André Alain Atundu Liongo
9 Novembre 2009
Kinshasa — Le 11 novembre est la date de la fête nationale de la République d'Angola. Probablement et comme d'habitude, une multitude de Congolais, du responsable ou simple citoyen, vont se retrouver aux côtés de leurs frères Angolais au cours de la réception de circonstance, autour d'une collation à la bonne franquette.
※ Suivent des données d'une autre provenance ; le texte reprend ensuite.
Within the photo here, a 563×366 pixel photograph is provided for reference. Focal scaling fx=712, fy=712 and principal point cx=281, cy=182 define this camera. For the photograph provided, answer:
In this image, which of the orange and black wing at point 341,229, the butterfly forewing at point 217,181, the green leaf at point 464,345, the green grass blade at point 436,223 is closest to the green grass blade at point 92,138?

Au-delà de cet événement, cette commémoration est une occasion pour réfléchir sur les incidents malheureux qui ont marqué les relations entre nos deux Etats, ces derniers temps.
Evidemment, nul ne doit soutenir l'insoutenable dans la gestion de nos relations fraternelles, quel qu'en soient les raisons.
Au regard des précieuses relations qui existent et qui unissent la RDC et l'Angola, l'intérêt véritable de nos deux Etats, sur la base d'une bonne intelligence et notre situation géographique et dans la région devrait nous empêcher d'avoir à soutenir certaines choses.
Nul, en Angola comme en RDC, ne devrait soutenir ou favoriser la présence, somme toute, nocive des clandestins- simples immigrations opérateurs économiques au sens large du terme. Car, elle finit toujours par brouiller les relations entre Etats. En effet, pour couvrir leur turpitude, ces citoyens marginaux n'hésitent pas à prendre les deux Etats concernés en otage soit par chantage, à cause de leurs nationalités, soit sur la base de l'émotion nationale suscitée par leurs cas dans l'opinion.
Nul, en RDC comme en Angola, ne devrait justifier ou couvrir les dérapages inadmissibles dont sont victimes ces compatriotes, au motif qu'ils vivent et évoluent en marge de la loi. Les auteurs des tels actes doivent absolument être punis, car la dignité humaine passe avant toute autre considération : droits de l'homme obligent.
Il convient donc que les sujets brûlants et sensibles qui concernent nos populations soient traités en toutes sérénité et mesure. Ne dit ont pas qu'on a souvent tort par la façon d'avoir raison.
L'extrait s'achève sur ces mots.